▶ [Extrait]:
··········
« Monsieur, votre lettre fait état du fait que vous voulez que Titan démarre une discussion. Vous pensez que nous sommes si stupides que ça ? Titan a l'argent et le savoir-faire pour produire des pneus. Qu'a le syndicat fou ? Il a le gouvernement français », aurait écrit, en anglais, le PDG de Titan, un fabricant de pneus américain dont le nom a circulé un temps pour reprendre l’usine Goodyear d’Amiens, promise à la fermeture. Il aurait écrit cette lettre surréaliste au ministre du Redressement Productif, Arnaud Montebourg, utilisant un ton, un vocabulaire, des tournures de phrase et une absence totale de diplomatie rare de la part d’un grand patron envers un ministre de la République…
Ce courrier intercepté a été publié sur le site des Echos hier. Son auteur, Maurice M. Taylor, est surnommé « l’ours » (« The Grizz ») par les analystes de Wall Street pour sa fermeté absolue lors des négociations. Il s’est présenté en 1996 aux élections présidentielles aux Etats-Unis du côté des Républicains. Il explique du bout de sa plume pourquoi son entreprise n’a aucunement l’intention de reprendre le site d’Amiens. Pourtant, l’an dernier, le groupe Titan avait proposé de reprendre plus de 500 salariés de l'usine Goodyear pour la fabrication de pneus agricoles. Le projet avait finalement capoté.
··········
▶ [Données affichées]:
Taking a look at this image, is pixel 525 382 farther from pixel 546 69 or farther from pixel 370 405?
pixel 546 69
··········
▶ [Consigne 1]: Indiquez, s'il vous plaît, si chacune des affirmations suivantes s'accorde avec l'extrait sur la lettre du PDG de Titan, en répondant par oui ou non et en citant mot pour mot le passage décisif. (a) La lettre a été publiée sur le site des Echos. (b) Maurice M. Taylor s'est présenté en 1996 aux élections présidentielles américaines du côté des Démocrates. (c) L'an dernier, Titan avait proposé de reprendre plus de 500 salariés de l'usine Goodyear.
▶ [Consigne 2]: Poursuivez l'extrait sur la lettre du PDG de Titan à partir de sa dernière phrase.

▶ [Réponse attendue 1]:
(a) Oui : « Ce courrier intercepté a été publié sur le site des Echos hier. »
(b) Non : « Il s’est présenté en 1996 aux élections présidentielles aux Etats-Unis du côté des Républicains. »
(c) Oui : « Pourtant, l’an dernier, le groupe Titan avait proposé de reprendre plus de 500 salariés de l'usine Goodyear pour la fabrication de pneus agricoles. »

▶ [Réponse attendue 2]:
Au passage, il en profite pour se moquer de l’oisiveté présumée des salariés de l’usine. « J'ai visité cette usine plusieurs fois, écrit-il. Les salariés français touchent des salaires élevés mais ne travaillent que trois heures. Ils ont une heure pour leurs pauses et leur déjeuner, discutent pendant trois heures et travaillent trois heures. Je l'ai dit aux syndicalistes français. Ils m'ont répondu que c'était comme ça en France ».
Il conclut sa missive avec une violence et une amertume qui semblent au mieux parfaitement inutiles, au pire cruellement cynique : « Titan va acheter un fabricant de pneus chinois ou indien, payer moins d'un euro l'heure de salaire et exporter tous les pneus dont la France a besoin. Vous pouvez garder vos soi-disant ouvriers. Titan n'est pas intéressé par l'usine d'Amiens nord ».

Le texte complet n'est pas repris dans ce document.